Covid-19 is going to hinder Moncler’s business boost as well. In fact, after 24 quarters in double figures, in 2020 first term the fashion brand’s sales dropped by 18%(both at fixed and floating rates of exchange) compared to last year. That is why the company’s Board of Directors decided to cancel the allocation of 2019 shares of profits. In addition, announced Moncler, the Board of Directors and Chief Executive Officer Remo Ruffini (Imagoeconomica picture, in the middle) will give up their floating wages. CEO Ruffini will allocate his fixed wages to charity projects.
24 quarters in double figures
From January to March 2020, revenues from sales reached 310.1 million euros. Yet, in other words, they went beyond financial analysts’ expectations, which amounted to 304 million euros (data source: Refinitiv, quoted by Reuters). After a relentless business growth, enjoyed by the brand over the past years, the pandemic impact has been eventually affecting Moncler. They suspended non-essential projects (including some about retail sales) and, at the same time, they reduced by 30% a few investments formerly planned for 2020.
“We shall recollect the first three months of the year as a divide between “before” and “after” (the pandemic) – remarked Ruffini –. All of a sudden, we had to face an unknown “enemy”, which proved to be spreading fast and worldwide. We realized that we had to take extraordinary and prompt action to tackle it properly. After going through health emergency, over several weeks, we must now focus our efforts on the days to come, that is, our recovery”.

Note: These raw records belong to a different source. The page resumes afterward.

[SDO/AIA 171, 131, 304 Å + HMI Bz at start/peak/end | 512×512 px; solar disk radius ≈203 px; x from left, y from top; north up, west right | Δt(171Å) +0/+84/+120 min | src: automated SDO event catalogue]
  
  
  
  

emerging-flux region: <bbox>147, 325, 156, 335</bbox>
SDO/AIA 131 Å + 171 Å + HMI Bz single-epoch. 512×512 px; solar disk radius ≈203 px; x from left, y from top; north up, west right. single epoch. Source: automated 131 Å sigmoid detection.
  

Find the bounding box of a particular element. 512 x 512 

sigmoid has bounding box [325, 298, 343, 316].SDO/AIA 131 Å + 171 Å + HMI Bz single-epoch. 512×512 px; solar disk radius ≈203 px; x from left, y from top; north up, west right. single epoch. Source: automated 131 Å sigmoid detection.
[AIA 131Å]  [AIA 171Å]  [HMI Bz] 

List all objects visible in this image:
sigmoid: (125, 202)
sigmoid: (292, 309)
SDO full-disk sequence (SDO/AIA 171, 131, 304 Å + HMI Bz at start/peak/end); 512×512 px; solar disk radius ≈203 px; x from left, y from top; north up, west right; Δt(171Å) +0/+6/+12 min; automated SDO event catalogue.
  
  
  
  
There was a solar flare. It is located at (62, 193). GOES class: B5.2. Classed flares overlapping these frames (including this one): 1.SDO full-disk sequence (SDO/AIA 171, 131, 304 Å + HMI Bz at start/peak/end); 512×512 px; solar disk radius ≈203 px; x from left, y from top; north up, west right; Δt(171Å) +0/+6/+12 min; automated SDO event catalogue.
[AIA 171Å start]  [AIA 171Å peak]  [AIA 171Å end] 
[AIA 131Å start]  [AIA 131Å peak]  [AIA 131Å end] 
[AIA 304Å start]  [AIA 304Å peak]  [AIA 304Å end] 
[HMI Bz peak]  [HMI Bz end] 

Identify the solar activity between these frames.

A good final quarter, hopefully
Meanwhile Moncler, as announced by Ruffini while talking to MFFashion, “reopened, since Monday (20thApril, editor’s note), almost the whole of their selling stores based in Germany, except the one in Munich”. They hope they will succeed in regaining some ground in the final months of 2020, considering that the brand usually achieves 40% of its annual sales in the last quarter. As stated by Luciano Santel (Moncler Chief Corporate and Supply Officer), the company hopes “they will be able to manage a reasonable profitability” throughout 2020. “Considering that our products are seasonal, things would have been much worse if the pandemic had broken out in September or October”. Analysts (quoted in a report posted on the company website) tend to believe that Moncler sales will possibly decrease by 6% in 2020. Much less, then, compared to a vast majority of their business competitors.